Why delegation avoids inheritance in Kotlin - Performance Analysis
We want to see how using delegation instead of inheritance affects the time it takes for a program to run.
Specifically, how does the program's work grow when it uses delegation compared to inheritance?
Analyze the time complexity of the following Kotlin code using delegation.
interface Printer {
fun print()
}
class RealPrinter : Printer {
override fun print() {
println("Printing document")
}
}
class DelegatingPrinter(private val printer: Printer) : Printer by printer
fun main() {
val realPrinter = RealPrinter()
val delegatingPrinter = DelegatingPrinter(realPrinter)
delegatingPrinter.print()
}
This code shows a class using delegation to pass print calls to another class instead of inheriting from it.
Look for repeated actions that affect time.
- Primary operation: Calling the
print()method through delegation. - How many times: Each call to
print()is forwarded once to the real printer.
Each print call goes through delegation once, so the work grows directly with how many times print() is called.
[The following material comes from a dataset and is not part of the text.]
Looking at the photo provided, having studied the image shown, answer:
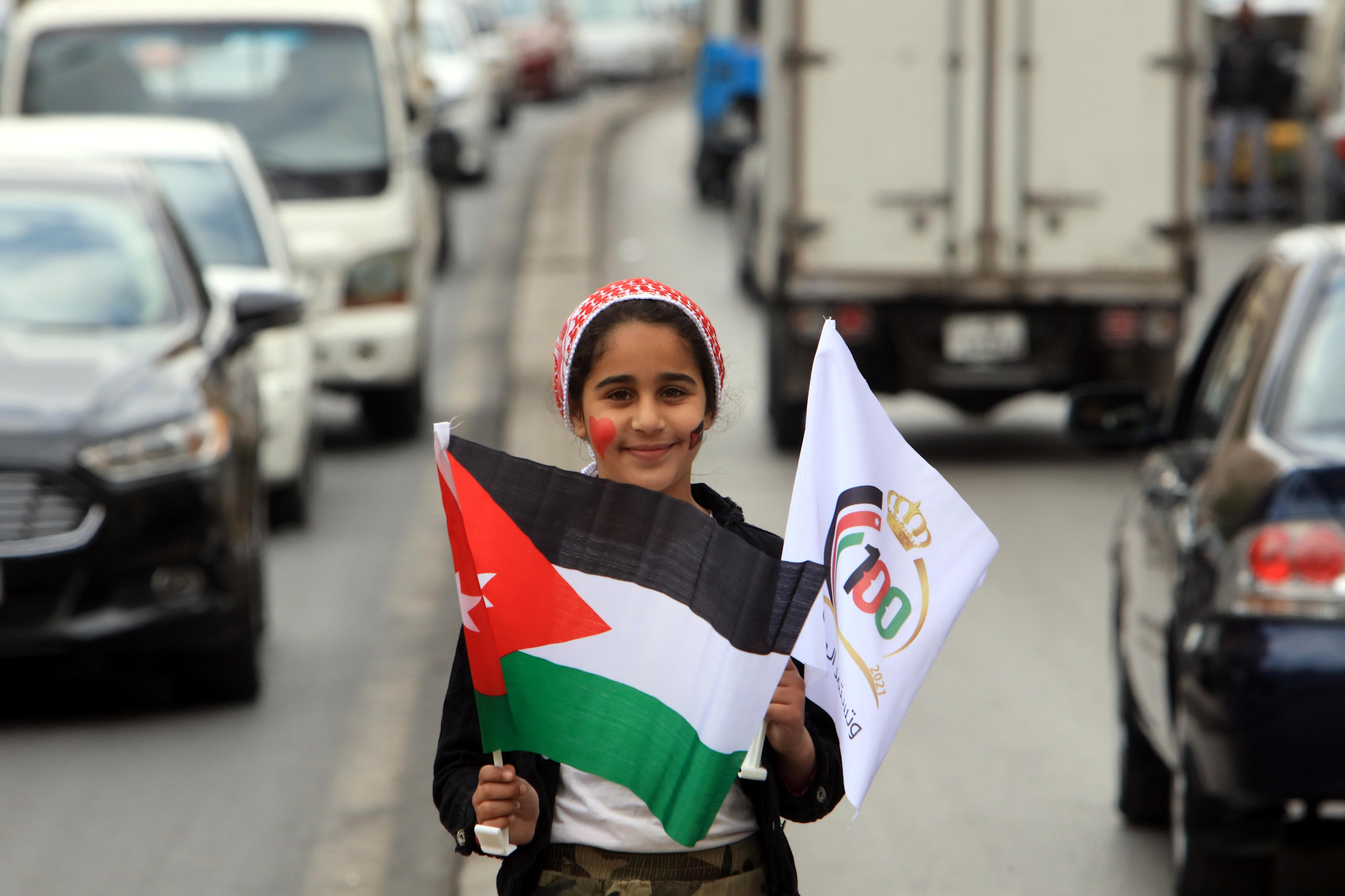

| Input Size (n) | Approx. Operations |
|---|---|
| 10 | 10 calls forwarded once each |
| 100 | 100 calls forwarded once each |
| 1000 | 1000 calls forwarded once each |
Pattern observation: The number of operations grows directly with the number of calls, no extra repeated work.
Time Complexity: O(n)
This means the time to run grows in a straight line with the number of method calls, without extra overhead from delegation.
[X] Wrong: "Delegation adds a lot of extra work compared to inheritance because it calls methods twice."
[OK] Correct: Delegation forwards calls directly once, so it does not double the work. It just passes the call along efficiently.
Understanding how delegation affects time helps you explain design choices clearly and shows you know how code structure impacts performance.
"What if the delegated method called another delegated method inside? How would that affect the time complexity?"